The Semantic Media Adaptation and Personalization (SMAP) Initiative was founded during the summer of 2006 in an effort to bring together researchers and practitioners working in this area, in order to discuss the state of the art, recent advances and future outlooks for semantic media adaptation. The First International Workshop on Semantic Media Adaptation and Personalization (SMAP 2006) held in December 2006 in Athens, Greece, was the first SMAP meeting. It outgrew all initial expectations and thus had to be extended from a 1-day to a 2-day event. The Second International Workshop on Semantic Media Adaptation and Personalization (SMAP 2007) was held in December 2007 in London, UK and experienced similar growth, which resulted in the event having to be held over 3 days and the inclusion of a doctoral consortium. As a result of the overwhelming and continuing interest and support for the first two SMAP events, SMAP has become an annual event, with the third installment of the workshop taking place in December 2008 in Prague, Czech Republic.

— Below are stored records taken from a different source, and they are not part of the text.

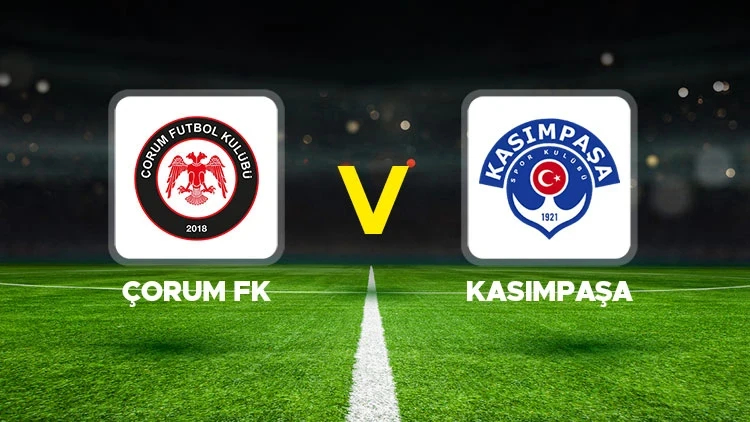 ÇORUM-KASIMPAŞA MAÇI HANGİ KANALDA? CANLI İZLE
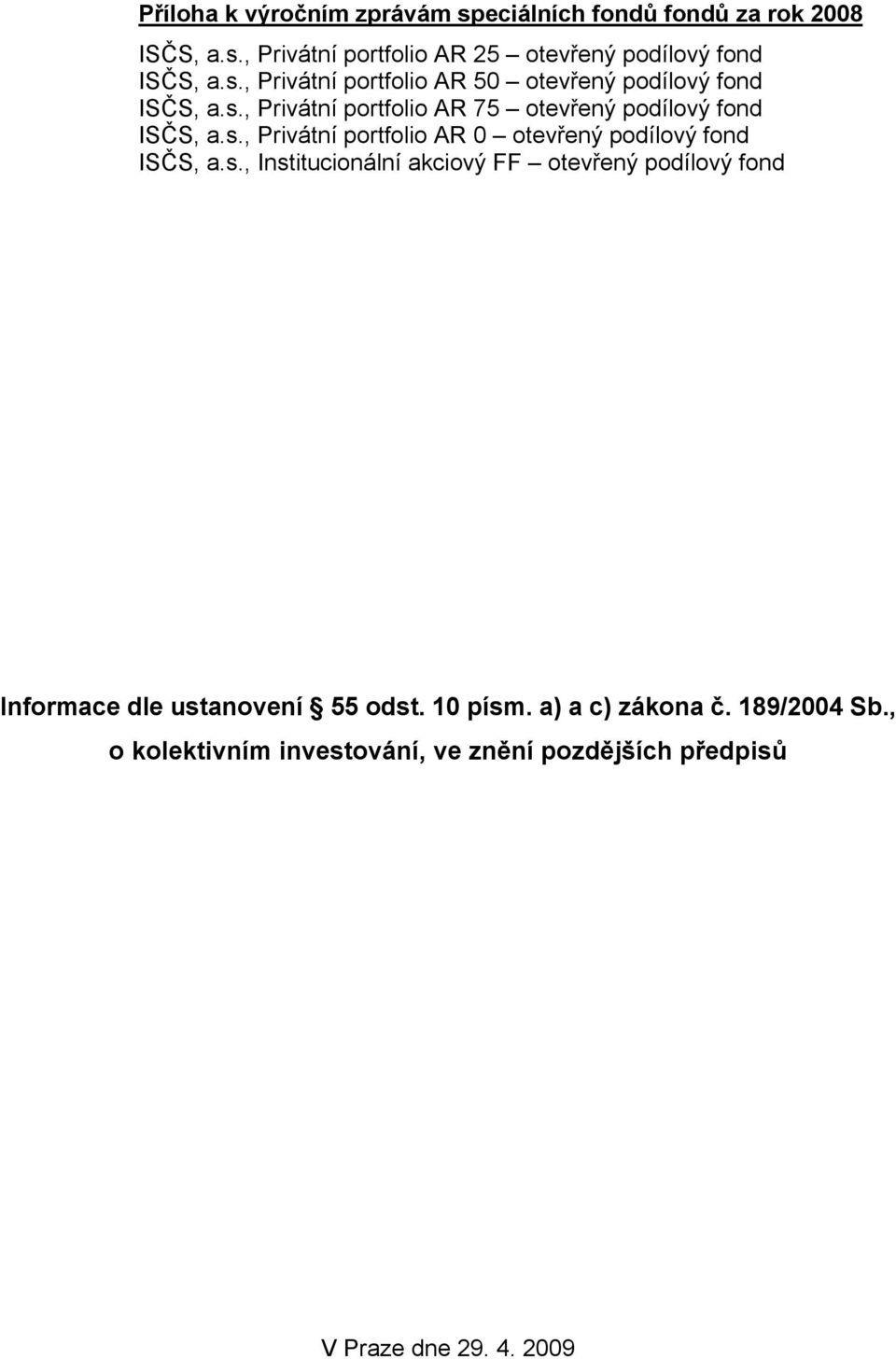 s., Institucionální akciový FF otevřený podílový fond Informace dle ustanovení 55 odst. 10 písm. a) a c) zákona č. 189/2004 Sb.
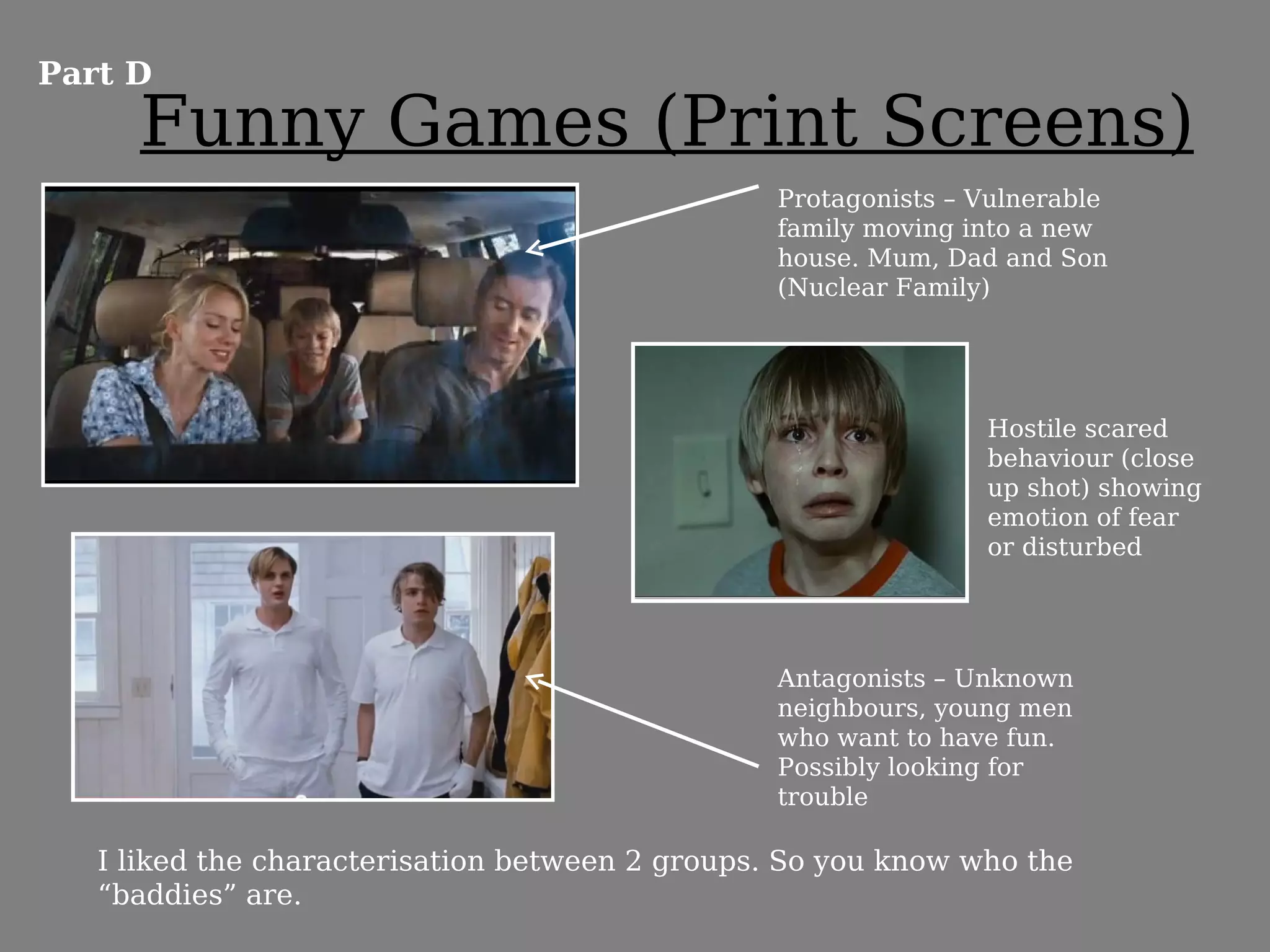 Part D
     Funny Games (Print Screens)
                                                 Protagonists – Vulnerable
                                                 family moving into a new
                                                 house. Mum, Dad and Son
                                                 (Nuclear Family)




                                                                Hostile scared
                                                                behaviour (close
                                                                up shot) showing
                                                                emotion of fear
                                                                or disturbed




                                                 Antagonists – Unknown
                                                 neighbours, young men
                                                 who want to have fun.
                                                 Possibly looking for
                                                 trouble

   I liked the characterisation between 2 groups. So you know who the
   “baddies” are.
 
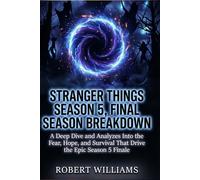 Stranger Things Season 5: Final Season Breakdown: A Deep Dive and Analyzes Into the Fear, Hope, and Survival That Drive the Epic Season 5 Finale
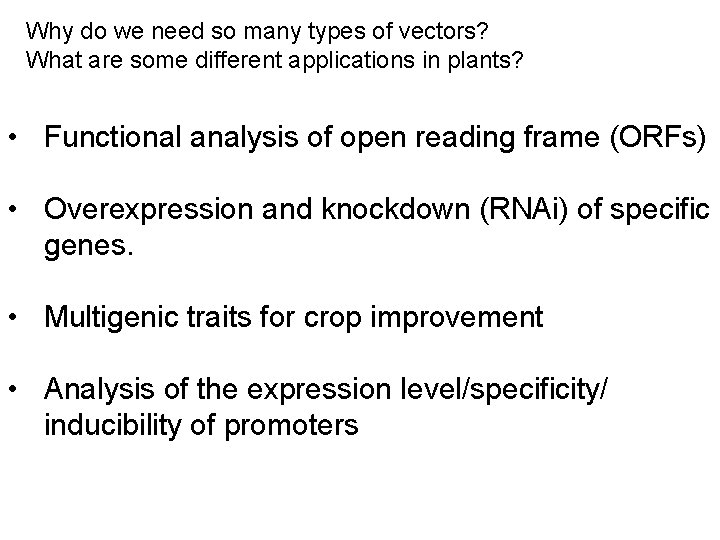  Why do we need so many types of vectors? What are some different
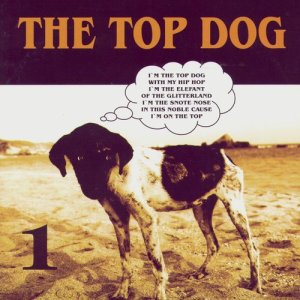 收聽Top Dog的The Top Dog Song歌詞歌曲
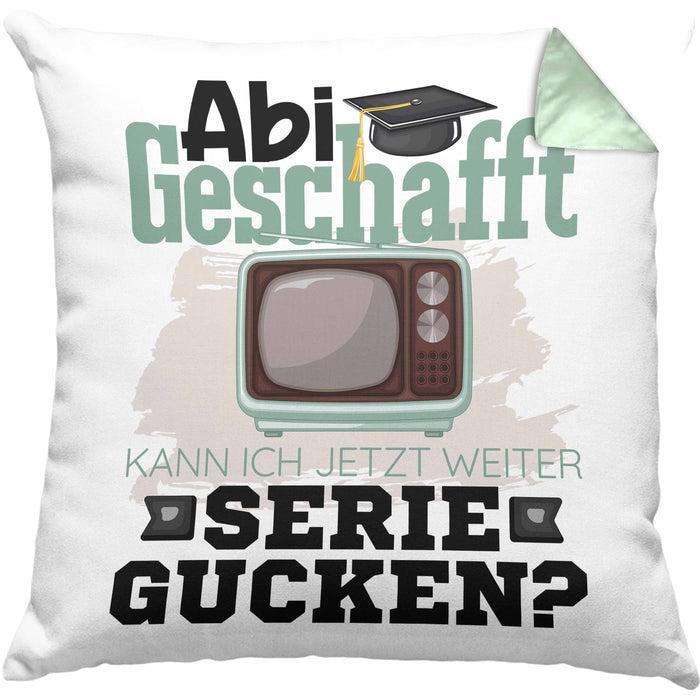 Abi Geschafft Abitur Prüfung Bestanden Kissen mit Füllung 40x40 Geschenk Kann Ich Jetzt Weiter Serie Gucken Serienjunkie Geschenkidee (Grau) Grün Trendation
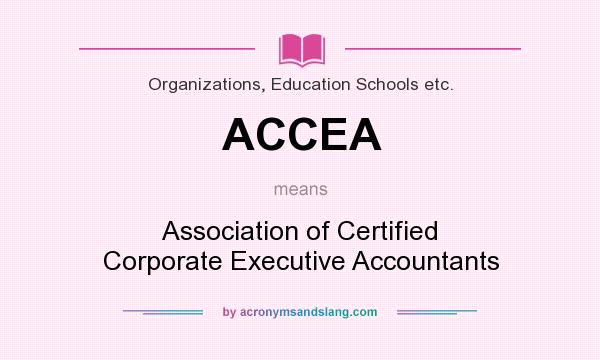 What does ACCEA mean? It stands for Association of Certified Corporate Executive Accountants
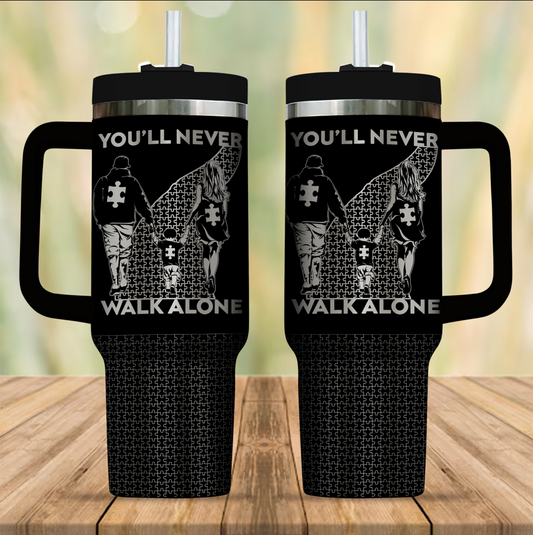 40oz Tumbler (Opaque Lid) – Engraved+Printed : You'll Never Walk Alone (Family)
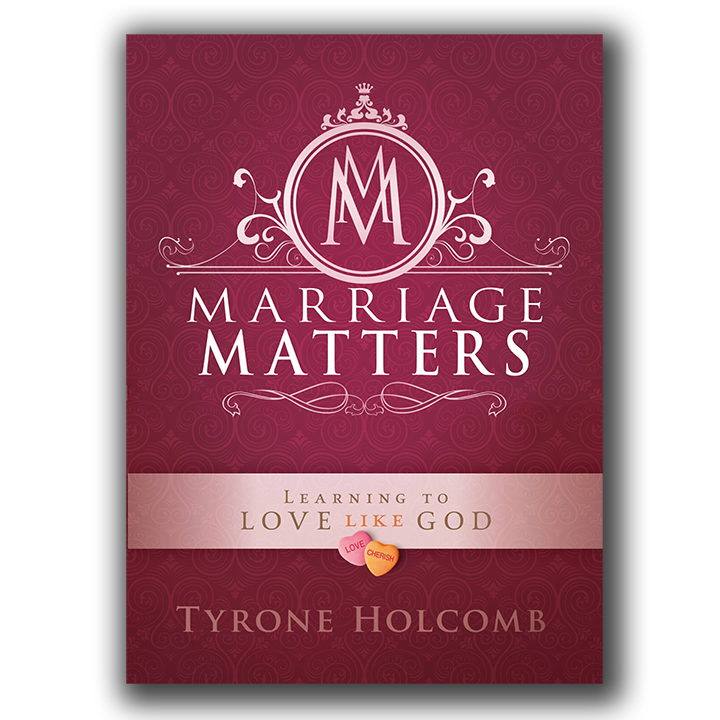 Marriage Matters Vol 2 : Learning To Love Like God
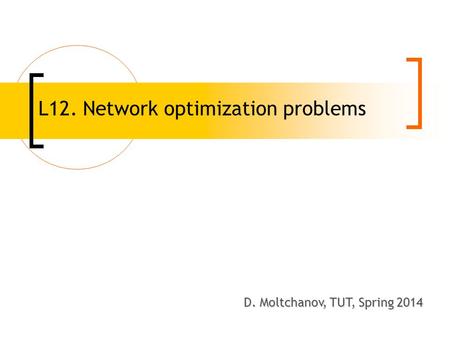 L12. Network optimization problems D. Moltchanov, TUT, Spring 2008 D. Moltchanov, TUT, Spring 2014.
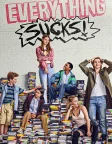 Everything Sucks! (2018) — TV series poster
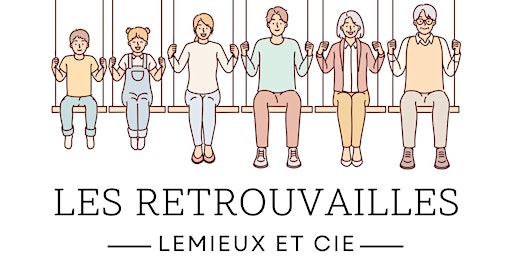 Imagem principal do evento Retrouvailles 2024 des Lemieux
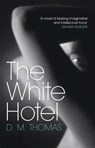 The White Hotel - D M Thomas - 9780753809259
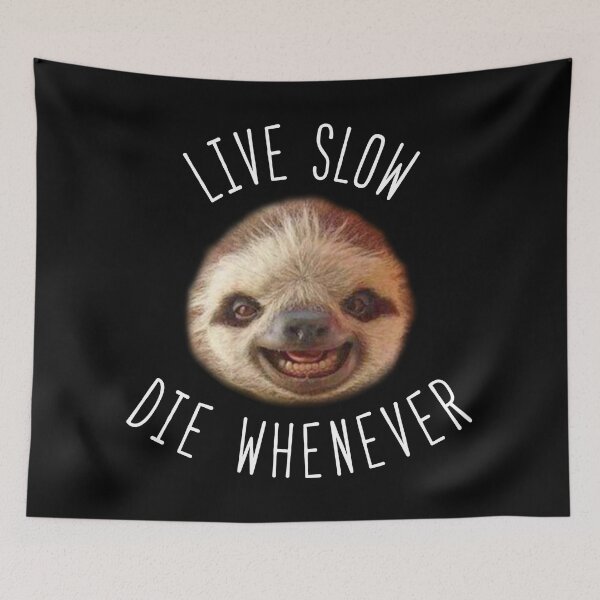 Item preview, Live slow Die whenever designed and sold by whereismypanda.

This special issue comprises extended versions of five papers which were originally presented at SMAP 2007 and which have successfully made it through at least three additional rounds of reviews. The selection process was particularly tough because a very high number of quality contributions presented during SMAP 2007 were up for consideration. We have made no effort to select papers of matching content, but rather papers that are representative of the work presented at the Workshop and which promote understanding of the wider problems and issues which are pursued by researchers and practitioners working in the field. While some papers of truly high quality had to be omitted from this special issue, they and other deserving papers are being published in an edited volume by CRC Press entitled Semantic Media Adaptation and Personalisation, Volume 2.

Spyrou et al. of the National Technical University of Athens in Greece propose a video analyzer which extracts colour and texture from coarse regions of each frame to predict images and then constructs a visual thesaurus which comprises clusters of these regions with local information. A vector constructed for each frame is then used to select key frames for Latent Semantic Analysis.

Agius and Angelides of Brunel University in the UK argue that the range of content-relevant preferences that may be expressed using the MPEG-7 user interaction tools is very limited in comparison to the wider range of metadata that may be represented using the MPEG-7 content tools, while, at the same time, the user preference and history metadata within the MPEG-7 user interaction tools can greatly complement these specific content preferences. Consequently they propose a set of bridges over this “content-user gap” supported by isomorphic user and content metadata.

López-Nores et al. of the University of Vigo in Spain argue that hosting personalization engines on dedicated servers is not useful in broadcasting because it is impossible for the hosting server to know its broadcast users. In contrast, the authors propose hosting a semantic reasoning process in DTV receivers whose content is collated according to user stereotypes.

Kaiser and Hausenblas of Joanneum Research and Umgeher of Graz University of Technology in Austria argue that most web tools for authoring and managing interactive, non-linear audio–visual content and their metadata according to user preferences assume a certain degree of human intervention that renders them non-dynamic. In response, the authors propose a web system which dynamically and continuously updates its content and metadata with very limited human intervention according to domain-specific user preferences.

Asteriadis et al. of the National Technical University of Athens in Greece argue that collecting user feedback indirectly in e-learning environments by asking the users, for example, may not be as reliable as we once thought. In response, they propose a mechanism which collects user feedback directly by observing user head, eye and hand movements through a web camera.